En la cara B de toda esta cuestión, la ventaja de minimizar riesgos. Pongamos que usamos Tinder, ese catálogo interminable de seres enarbolando la bandera verde del amor (o el folleteo, seamos honestis). No sabía yo, pero me lo ha contado la gente que sabe, que lo suyo es empezar la conversación en Tinder una vez que haces match y luego pasar a Instagram para pegarle un repaso a la vida, amigos, ropajes, hobbies y demás datos importantes del ser con el que vas a quedar para tomar algo y/o pegarte un revolcón. Por un lado, se supone que te aseguras de que el individuo en sí no es un asesino en serio o que, al menos, no lo parece.
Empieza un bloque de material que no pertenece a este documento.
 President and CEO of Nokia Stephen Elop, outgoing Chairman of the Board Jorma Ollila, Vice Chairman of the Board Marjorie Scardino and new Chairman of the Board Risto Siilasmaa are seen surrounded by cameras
No me queda claro si ellos también se quedan más tranquilos cuando ven que ellas no tienen pinta de descuartizar a nadie.

Por otro lado, y siendo realistas, hay fotos que engañan, pero es más fácil engañar en cinco que en cincuenta. En Instagram compruebas que la realidad corresponde con lo prometido, aunque también os digo que hay gente que hace milagros con Photoshop, lo cual no deja de ser bastante ridículo porque, tarde o temprano, si hay suerte, te darás cuenta del engaño.

Otra pega que le encuentro a las redes cuando hablamos de relaciones varias: seguir viendo el jeto de tu ex no te apetece lo más mínimo, pero te sabe fatal bloquearle. El “Si te he visto no te acuerdo” se convierte en algo prácticamente imposible y a mí eso me mosquea. Por mucha pena que nos dé, hay nexos que deben desaparecer, sobre todo si queremos pasar página.

En fin, amiguis, que no es la primera vez que lo escribo: las moderneces en estos asuntos se me atragantan. Quizás deba indagar más para encontrarle las ventajas. O no.